Collected data entries

** begin **

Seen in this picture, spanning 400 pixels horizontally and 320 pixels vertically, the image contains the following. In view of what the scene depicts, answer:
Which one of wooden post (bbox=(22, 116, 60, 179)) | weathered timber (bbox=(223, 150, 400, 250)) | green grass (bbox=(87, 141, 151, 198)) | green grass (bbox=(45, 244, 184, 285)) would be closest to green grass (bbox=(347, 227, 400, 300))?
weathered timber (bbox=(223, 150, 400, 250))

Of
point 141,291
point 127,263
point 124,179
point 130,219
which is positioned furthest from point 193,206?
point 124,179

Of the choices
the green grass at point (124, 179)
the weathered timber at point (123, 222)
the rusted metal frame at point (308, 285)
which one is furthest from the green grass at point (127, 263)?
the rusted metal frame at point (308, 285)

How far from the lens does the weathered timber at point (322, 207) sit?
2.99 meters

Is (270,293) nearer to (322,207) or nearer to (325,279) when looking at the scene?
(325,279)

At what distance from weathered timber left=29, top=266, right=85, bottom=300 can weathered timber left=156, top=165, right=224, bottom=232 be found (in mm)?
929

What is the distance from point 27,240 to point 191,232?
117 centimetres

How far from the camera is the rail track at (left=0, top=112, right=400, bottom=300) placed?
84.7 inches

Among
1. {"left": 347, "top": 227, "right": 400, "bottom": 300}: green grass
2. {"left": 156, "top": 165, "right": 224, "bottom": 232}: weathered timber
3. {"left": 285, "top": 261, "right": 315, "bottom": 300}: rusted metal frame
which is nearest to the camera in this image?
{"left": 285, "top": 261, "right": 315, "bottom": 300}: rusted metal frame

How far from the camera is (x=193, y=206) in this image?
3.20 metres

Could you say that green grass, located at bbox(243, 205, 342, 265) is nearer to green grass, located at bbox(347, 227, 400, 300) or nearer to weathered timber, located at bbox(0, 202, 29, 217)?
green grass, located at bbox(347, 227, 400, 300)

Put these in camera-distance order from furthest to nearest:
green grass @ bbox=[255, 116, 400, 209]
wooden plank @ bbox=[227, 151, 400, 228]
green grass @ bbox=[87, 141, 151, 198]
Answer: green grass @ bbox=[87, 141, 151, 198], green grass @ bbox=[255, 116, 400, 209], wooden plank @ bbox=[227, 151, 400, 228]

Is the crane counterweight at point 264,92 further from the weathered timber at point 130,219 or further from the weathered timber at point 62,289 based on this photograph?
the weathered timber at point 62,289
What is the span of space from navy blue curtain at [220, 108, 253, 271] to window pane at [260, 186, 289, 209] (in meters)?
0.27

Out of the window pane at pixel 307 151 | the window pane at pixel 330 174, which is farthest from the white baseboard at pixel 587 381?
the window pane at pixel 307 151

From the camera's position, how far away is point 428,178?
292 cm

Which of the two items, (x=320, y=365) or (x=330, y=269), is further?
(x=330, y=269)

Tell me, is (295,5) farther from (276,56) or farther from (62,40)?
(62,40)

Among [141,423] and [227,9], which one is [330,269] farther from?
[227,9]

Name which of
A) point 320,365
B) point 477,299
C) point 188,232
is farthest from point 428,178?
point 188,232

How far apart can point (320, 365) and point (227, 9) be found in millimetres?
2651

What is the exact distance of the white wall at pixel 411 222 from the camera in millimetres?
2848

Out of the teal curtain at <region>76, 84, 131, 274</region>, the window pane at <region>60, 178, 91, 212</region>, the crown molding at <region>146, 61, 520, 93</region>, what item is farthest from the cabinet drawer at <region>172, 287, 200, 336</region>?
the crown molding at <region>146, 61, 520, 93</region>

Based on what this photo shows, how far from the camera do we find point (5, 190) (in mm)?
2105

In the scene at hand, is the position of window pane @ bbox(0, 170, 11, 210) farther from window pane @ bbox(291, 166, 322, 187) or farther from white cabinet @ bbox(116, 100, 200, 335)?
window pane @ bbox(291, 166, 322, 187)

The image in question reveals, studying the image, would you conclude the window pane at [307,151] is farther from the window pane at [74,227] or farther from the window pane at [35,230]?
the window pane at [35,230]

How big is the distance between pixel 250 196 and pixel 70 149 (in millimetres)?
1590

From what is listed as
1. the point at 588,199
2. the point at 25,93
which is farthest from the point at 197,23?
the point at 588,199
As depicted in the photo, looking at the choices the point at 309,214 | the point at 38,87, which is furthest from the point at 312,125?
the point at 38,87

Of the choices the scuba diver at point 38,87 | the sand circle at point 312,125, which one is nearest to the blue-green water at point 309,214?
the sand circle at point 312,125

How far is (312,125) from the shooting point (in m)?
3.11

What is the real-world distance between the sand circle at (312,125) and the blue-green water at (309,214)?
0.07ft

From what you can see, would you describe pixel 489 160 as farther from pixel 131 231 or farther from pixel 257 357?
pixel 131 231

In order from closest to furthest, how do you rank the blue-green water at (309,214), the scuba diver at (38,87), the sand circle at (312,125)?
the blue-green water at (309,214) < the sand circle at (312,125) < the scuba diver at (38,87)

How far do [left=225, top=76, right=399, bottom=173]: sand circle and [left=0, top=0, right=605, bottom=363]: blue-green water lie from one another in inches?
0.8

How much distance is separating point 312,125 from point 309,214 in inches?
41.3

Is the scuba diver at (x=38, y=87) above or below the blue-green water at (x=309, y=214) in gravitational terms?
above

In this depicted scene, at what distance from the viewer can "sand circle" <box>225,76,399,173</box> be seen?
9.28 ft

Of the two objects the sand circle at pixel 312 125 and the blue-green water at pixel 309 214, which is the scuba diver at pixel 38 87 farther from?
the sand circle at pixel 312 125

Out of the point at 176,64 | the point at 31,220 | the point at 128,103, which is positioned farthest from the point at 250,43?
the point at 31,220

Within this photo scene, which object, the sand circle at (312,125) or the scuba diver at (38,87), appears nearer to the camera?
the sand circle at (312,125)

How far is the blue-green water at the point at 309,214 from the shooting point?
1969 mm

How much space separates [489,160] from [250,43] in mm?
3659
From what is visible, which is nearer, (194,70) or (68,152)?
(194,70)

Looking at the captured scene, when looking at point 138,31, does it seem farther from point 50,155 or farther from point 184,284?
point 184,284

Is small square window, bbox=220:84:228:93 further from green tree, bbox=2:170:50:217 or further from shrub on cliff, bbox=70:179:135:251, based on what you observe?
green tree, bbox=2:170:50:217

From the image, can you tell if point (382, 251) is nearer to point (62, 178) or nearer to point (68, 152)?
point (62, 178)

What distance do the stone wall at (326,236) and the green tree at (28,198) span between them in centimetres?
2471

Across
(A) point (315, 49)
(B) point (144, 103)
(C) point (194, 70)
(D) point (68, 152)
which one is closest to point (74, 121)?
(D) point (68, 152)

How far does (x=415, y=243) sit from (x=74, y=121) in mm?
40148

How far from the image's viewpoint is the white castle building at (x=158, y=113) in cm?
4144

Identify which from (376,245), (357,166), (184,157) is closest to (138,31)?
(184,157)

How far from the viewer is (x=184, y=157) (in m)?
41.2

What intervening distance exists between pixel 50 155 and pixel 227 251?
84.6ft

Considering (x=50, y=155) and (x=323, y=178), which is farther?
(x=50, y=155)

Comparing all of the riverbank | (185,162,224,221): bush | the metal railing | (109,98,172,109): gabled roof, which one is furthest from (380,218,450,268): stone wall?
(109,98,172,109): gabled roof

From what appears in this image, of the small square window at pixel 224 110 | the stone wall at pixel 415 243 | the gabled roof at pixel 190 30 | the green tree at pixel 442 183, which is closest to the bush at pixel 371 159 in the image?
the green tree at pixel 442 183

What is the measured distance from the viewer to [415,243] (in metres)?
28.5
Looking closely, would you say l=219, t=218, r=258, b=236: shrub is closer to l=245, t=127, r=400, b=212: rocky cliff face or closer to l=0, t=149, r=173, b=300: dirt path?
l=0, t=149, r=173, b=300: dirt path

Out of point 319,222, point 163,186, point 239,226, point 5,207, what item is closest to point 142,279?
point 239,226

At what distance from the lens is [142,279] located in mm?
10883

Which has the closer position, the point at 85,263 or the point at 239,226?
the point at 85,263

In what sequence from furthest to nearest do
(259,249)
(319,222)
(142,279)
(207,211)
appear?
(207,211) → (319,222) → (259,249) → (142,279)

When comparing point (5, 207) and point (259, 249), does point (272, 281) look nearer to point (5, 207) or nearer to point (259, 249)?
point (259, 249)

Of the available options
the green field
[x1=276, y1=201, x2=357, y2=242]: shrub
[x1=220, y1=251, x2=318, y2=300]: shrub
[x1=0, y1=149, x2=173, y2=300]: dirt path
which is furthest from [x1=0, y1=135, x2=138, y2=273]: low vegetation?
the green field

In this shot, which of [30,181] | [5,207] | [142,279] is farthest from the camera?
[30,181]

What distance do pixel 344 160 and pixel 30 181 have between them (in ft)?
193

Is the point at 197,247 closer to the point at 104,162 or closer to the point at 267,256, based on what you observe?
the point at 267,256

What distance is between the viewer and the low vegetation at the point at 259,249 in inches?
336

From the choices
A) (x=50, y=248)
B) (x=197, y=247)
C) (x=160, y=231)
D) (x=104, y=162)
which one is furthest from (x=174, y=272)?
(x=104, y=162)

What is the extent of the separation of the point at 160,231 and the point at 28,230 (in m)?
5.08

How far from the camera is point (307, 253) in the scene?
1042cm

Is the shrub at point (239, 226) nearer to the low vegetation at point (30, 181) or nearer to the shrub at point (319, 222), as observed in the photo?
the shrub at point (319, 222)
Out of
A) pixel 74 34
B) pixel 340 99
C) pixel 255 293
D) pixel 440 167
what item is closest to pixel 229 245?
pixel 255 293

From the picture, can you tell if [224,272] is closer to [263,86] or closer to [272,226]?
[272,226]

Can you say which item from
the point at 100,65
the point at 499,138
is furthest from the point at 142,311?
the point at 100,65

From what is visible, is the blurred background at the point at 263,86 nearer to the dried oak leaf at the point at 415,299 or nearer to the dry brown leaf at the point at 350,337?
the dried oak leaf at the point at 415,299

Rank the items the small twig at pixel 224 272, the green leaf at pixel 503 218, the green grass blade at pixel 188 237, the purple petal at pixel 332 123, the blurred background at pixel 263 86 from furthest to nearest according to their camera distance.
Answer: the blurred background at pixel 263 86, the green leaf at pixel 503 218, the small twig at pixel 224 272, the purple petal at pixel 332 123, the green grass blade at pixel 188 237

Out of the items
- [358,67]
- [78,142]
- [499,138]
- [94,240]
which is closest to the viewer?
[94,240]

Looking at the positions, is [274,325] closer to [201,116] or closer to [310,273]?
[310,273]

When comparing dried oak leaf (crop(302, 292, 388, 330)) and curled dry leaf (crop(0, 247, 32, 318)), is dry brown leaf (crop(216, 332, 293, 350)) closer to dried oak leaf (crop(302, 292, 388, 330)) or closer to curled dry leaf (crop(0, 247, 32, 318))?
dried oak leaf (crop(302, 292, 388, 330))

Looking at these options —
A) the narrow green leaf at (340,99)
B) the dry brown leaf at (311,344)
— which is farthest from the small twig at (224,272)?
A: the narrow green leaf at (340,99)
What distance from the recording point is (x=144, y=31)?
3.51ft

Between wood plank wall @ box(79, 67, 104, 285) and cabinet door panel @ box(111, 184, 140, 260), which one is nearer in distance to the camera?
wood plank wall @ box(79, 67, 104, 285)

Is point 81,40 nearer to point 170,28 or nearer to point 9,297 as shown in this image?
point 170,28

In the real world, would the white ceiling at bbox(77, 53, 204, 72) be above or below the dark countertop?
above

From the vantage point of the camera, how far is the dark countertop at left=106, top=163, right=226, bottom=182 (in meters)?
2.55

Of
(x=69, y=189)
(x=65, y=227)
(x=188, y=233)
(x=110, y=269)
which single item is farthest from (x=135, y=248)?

** end **

From the start of the records through the line containing "84.7 inches", rewrite the lines with every "green grass" changed to "grassy patch" and everything else left as is.

■ **EXERCISE SOLUTION**
Seen in this picture, spanning 400 pixels horizontally and 320 pixels vertically, the image contains the following. In view of what the scene depicts, answer:
Which one of wooden post (bbox=(22, 116, 60, 179)) | weathered timber (bbox=(223, 150, 400, 250)) | grassy patch (bbox=(87, 141, 151, 198)) | grassy patch (bbox=(45, 244, 184, 285)) would be closest to grassy patch (bbox=(347, 227, 400, 300))?
weathered timber (bbox=(223, 150, 400, 250))

Of
point 141,291
point 127,263
point 124,179
point 130,219
which is positioned furthest from point 193,206?
point 124,179

Of the choices
the grassy patch at point (124, 179)
the weathered timber at point (123, 222)
the rusted metal frame at point (308, 285)
which one is furthest from the grassy patch at point (127, 263)?
the rusted metal frame at point (308, 285)

How far from the lens does the weathered timber at point (322, 207) sit?
2.99 meters

Is (270,293) nearer to (322,207) or nearer to (325,279) when looking at the scene?
(325,279)

At what distance from weathered timber left=29, top=266, right=85, bottom=300 can weathered timber left=156, top=165, right=224, bottom=232 be found (in mm)?
929

What is the distance from point 27,240 to point 191,232?
117 centimetres

How far from the camera is the rail track at (left=0, top=112, right=400, bottom=300) placed?
84.7 inches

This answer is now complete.